THE HOUSE: The House Democratic leadership threw a bone to the Blue Dogs today by bringing up a bill that would institute statutory PAYGO requirements. That means that by law, all new spending or tax cuts must be offset by equal spending cuts or tax hikes. The provision is currently a rule of the House, but it is not a Federal statute. The rule can be waived for emergencies (almost anything can be designated as an emergency) and for "certain economic recovery programs." As you can see, there will be many ways to get by these requirements if need be, but I can understand why conservative Democrats wanted to show their constituents that they are fiscally responsible. I am neither for nor against this bill, because it depends entirely on what spending or tax provisions we're adding, and which ones we're subtracting. If we need to offset spending on social programs by raising taxes on the rich, I'm all for it. If we need to cut spending because we gave tax breaks to the rich, then I'm against it.

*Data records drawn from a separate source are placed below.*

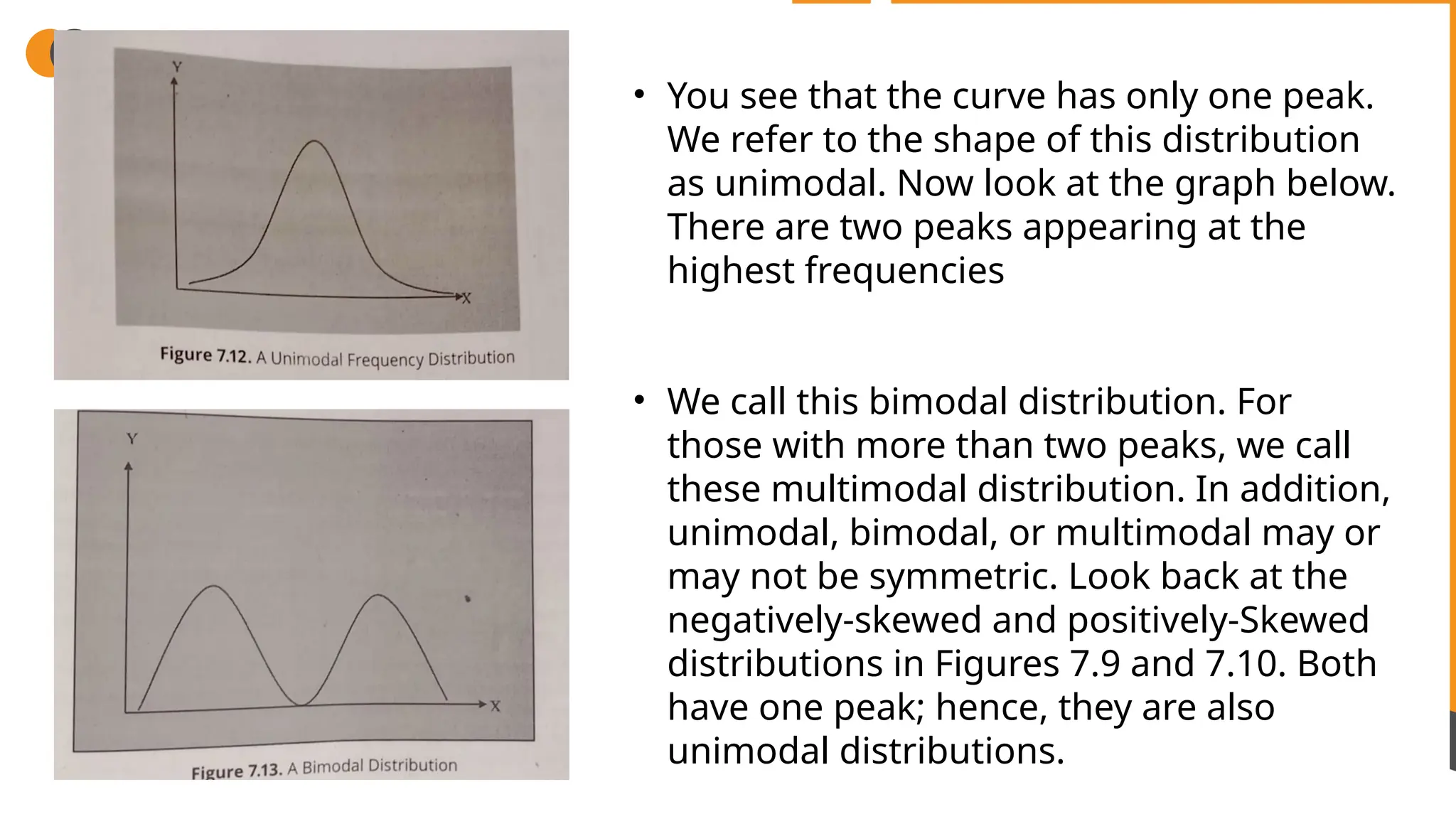 Y

X

Figure 7.12. A Unimodal Frequency Distribution

Y

X

Figure 7.13. A Bimodal Distribution

• You see that the curve has only one peak. We refer to the shape of this distribution as unimodal. Now look at the graph below. There are two peaks appearing at the highest frequencies

• We call this bimodal distribution. For those with more than two peaks, we call these multimodal distribution. In addition, unimodal, bimodal, or multimodal may or may not be symmetric. Look back at the negatively-skewed and positively-Skewed distributions in Figures 7.9 and 7.10. Both have one peak; hence, they are also unimodal distributions.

The bill passed by a strong vote of 265-166. 24 Republicans voted yes, while 13 Democrats (all liberals who don't want to be constrained in their spending) voted no. The Republicans offered two alternatives to the bill. The first, offered by Rep. Ryan (WI) would set caps on discretionary spending from Fiscal Years 2010-2014. It's not a good idea to arbitrarily cut government programs indiscriminately. Luckily, the alternative failed 169-259, with 5 Democrats voting yes and 12 Republicans voting no. Republicans also proposed a package of stricter rules, which Democrats objected to because they were based on statistics from January (the economy has gotten worse since then.) That amendment, offered as a motion to recommit, failed 196-234, with 19 Democrats joining all Republicans in voting yes.

The House moves on to two more appropriations bills (numbers 10 and 11) tomorrow before adjourning for the week.

That's it for tonight. We'll keep you up-to-date with any health care news, and we'll give you full analysis of the press conference.